**STATED EXERCISE:**
Can you write out all the records below again, replacing "spectator" with "onlooker" wherever it occurs and leaving everything else unchanged?

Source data
^^^^^^^^^^^^^^^^

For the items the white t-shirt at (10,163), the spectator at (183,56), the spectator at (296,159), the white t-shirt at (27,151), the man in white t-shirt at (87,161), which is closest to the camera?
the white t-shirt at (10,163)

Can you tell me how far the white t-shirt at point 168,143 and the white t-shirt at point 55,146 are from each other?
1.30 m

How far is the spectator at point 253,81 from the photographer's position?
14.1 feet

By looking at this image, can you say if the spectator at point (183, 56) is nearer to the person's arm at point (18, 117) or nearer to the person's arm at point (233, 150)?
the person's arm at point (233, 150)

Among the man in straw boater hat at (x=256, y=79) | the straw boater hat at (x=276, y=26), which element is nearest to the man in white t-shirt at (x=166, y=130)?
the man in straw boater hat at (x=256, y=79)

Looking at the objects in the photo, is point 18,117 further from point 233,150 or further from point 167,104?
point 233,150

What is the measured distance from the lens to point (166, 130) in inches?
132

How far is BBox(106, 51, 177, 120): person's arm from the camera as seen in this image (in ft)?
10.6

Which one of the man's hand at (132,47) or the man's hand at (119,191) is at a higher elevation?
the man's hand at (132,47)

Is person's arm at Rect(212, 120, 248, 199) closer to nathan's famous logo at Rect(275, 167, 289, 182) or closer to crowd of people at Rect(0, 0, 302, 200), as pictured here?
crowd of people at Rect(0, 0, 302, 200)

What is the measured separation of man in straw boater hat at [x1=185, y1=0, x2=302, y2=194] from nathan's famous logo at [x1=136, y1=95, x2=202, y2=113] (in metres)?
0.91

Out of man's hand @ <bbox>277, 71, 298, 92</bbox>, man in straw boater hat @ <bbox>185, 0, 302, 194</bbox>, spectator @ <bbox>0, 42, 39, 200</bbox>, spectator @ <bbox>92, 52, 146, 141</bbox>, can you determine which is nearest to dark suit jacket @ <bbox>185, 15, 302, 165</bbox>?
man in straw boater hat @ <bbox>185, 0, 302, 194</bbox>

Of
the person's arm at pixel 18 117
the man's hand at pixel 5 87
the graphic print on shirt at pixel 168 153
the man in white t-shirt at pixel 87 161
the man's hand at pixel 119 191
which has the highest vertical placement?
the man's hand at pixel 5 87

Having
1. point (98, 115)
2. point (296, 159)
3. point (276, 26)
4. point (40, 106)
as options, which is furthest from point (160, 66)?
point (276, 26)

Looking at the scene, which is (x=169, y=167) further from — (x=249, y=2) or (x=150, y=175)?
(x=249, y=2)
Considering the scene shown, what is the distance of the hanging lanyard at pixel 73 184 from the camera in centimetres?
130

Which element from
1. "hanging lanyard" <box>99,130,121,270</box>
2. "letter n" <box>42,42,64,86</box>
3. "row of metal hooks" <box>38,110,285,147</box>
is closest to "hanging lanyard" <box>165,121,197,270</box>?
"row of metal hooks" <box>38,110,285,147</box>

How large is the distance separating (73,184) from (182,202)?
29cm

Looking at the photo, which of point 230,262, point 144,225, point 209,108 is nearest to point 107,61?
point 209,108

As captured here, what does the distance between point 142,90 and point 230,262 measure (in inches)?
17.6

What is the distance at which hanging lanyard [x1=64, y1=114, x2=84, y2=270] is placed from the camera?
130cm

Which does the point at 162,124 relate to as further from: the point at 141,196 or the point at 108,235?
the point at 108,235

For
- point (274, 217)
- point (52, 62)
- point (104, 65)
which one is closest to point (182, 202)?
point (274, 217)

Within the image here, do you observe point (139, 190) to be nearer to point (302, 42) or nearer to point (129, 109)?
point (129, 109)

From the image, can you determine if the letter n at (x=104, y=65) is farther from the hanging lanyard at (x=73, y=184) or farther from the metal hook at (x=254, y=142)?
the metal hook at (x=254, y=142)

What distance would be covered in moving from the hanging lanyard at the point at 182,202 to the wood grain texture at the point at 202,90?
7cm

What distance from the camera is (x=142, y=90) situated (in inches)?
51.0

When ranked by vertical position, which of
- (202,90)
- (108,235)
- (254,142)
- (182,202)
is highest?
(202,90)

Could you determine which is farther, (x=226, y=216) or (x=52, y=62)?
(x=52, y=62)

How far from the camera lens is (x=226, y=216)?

^^^^^^^^^^^^^^^^

**EXERCISE RESPONSE:**
For the items the white t-shirt at (10,163), the onlooker at (183,56), the onlooker at (296,159), the white t-shirt at (27,151), the man in white t-shirt at (87,161), which is closest to the camera?
the white t-shirt at (10,163)

Can you tell me how far the white t-shirt at point 168,143 and the white t-shirt at point 55,146 are from each other?
1.30 m

How far is the onlooker at point 253,81 from the photographer's position?
14.1 feet

By looking at this image, can you say if the onlooker at point (183, 56) is nearer to the person's arm at point (18, 117) or nearer to the person's arm at point (233, 150)?
the person's arm at point (233, 150)

Among the man in straw boater hat at (x=256, y=79) | the straw boater hat at (x=276, y=26), which element is nearest to the man in white t-shirt at (x=166, y=130)?
the man in straw boater hat at (x=256, y=79)

Looking at the objects in the photo, is point 18,117 further from point 233,150 or further from point 167,104?
point 233,150

What is the measured distance from the lens to point (166, 130) in inches?
132

How far is BBox(106, 51, 177, 120): person's arm from the camera as seen in this image (in ft)?
10.6

Which one of the man's hand at (132,47) or the man's hand at (119,191) is at a higher elevation?
the man's hand at (132,47)

Is person's arm at Rect(212, 120, 248, 199) closer to nathan's famous logo at Rect(275, 167, 289, 182) or closer to crowd of people at Rect(0, 0, 302, 200), as pictured here?
crowd of people at Rect(0, 0, 302, 200)

What is the measured separation of man in straw boater hat at [x1=185, y1=0, x2=302, y2=194] from nathan's famous logo at [x1=136, y1=95, x2=202, y2=113] (in metres)?
0.91

Out of man's hand @ <bbox>277, 71, 298, 92</bbox>, man in straw boater hat @ <bbox>185, 0, 302, 194</bbox>, onlooker @ <bbox>0, 42, 39, 200</bbox>, onlooker @ <bbox>92, 52, 146, 141</bbox>, can you determine which is nearest to dark suit jacket @ <bbox>185, 15, 302, 165</bbox>?
man in straw boater hat @ <bbox>185, 0, 302, 194</bbox>

Of
the person's arm at pixel 18 117
the man's hand at pixel 5 87
the graphic print on shirt at pixel 168 153
the man in white t-shirt at pixel 87 161
the man's hand at pixel 119 191
which has the highest vertical placement?
the man's hand at pixel 5 87

Having
1. point (98, 115)
2. point (296, 159)
3. point (276, 26)
4. point (40, 106)
as options, which is furthest from point (160, 66)?
point (276, 26)

Looking at the scene, which is (x=169, y=167) further from — (x=249, y=2) or (x=150, y=175)?
(x=249, y=2)
Considering the scene shown, what is the distance of the hanging lanyard at pixel 73 184 from the camera in centimetres?
130

Which element from
1. "hanging lanyard" <box>99,130,121,270</box>
2. "letter n" <box>42,42,64,86</box>
3. "row of metal hooks" <box>38,110,285,147</box>
is closest to "hanging lanyard" <box>165,121,197,270</box>?
"row of metal hooks" <box>38,110,285,147</box>

How large is the distance separating (73,184) from (182,202)?
29cm

Looking at the photo, which of point 230,262, point 144,225, point 209,108 is nearest to point 107,61?
point 209,108

As captured here, what does the distance between point 142,90 and point 230,262 measure (in inches)?
17.6

What is the distance at which hanging lanyard [x1=64, y1=114, x2=84, y2=270] is placed from the camera?
130cm

Which does the point at 162,124 relate to as further from: the point at 141,196 or the point at 108,235?
the point at 108,235

For
- point (274, 217)
- point (52, 62)
- point (104, 65)
which one is closest to point (182, 202)?
point (274, 217)

Within the image here, do you observe point (139, 190) to be nearer to point (302, 42) or nearer to point (129, 109)?
point (129, 109)

From the image, can you determine if the letter n at (x=104, y=65) is farther from the hanging lanyard at (x=73, y=184) or farther from the metal hook at (x=254, y=142)?
the metal hook at (x=254, y=142)

What distance would be covered in moving from the hanging lanyard at the point at 182,202 to the wood grain texture at the point at 202,90?
7cm

What distance from the camera is (x=142, y=90) situated (in inches)?
51.0

When ranked by vertical position, which of
- (202,90)
- (108,235)
- (254,142)
- (182,202)
is highest?
(202,90)

Could you determine which is farther, (x=226, y=216) or (x=52, y=62)?
(x=52, y=62)

How far from the camera lens is (x=226, y=216)?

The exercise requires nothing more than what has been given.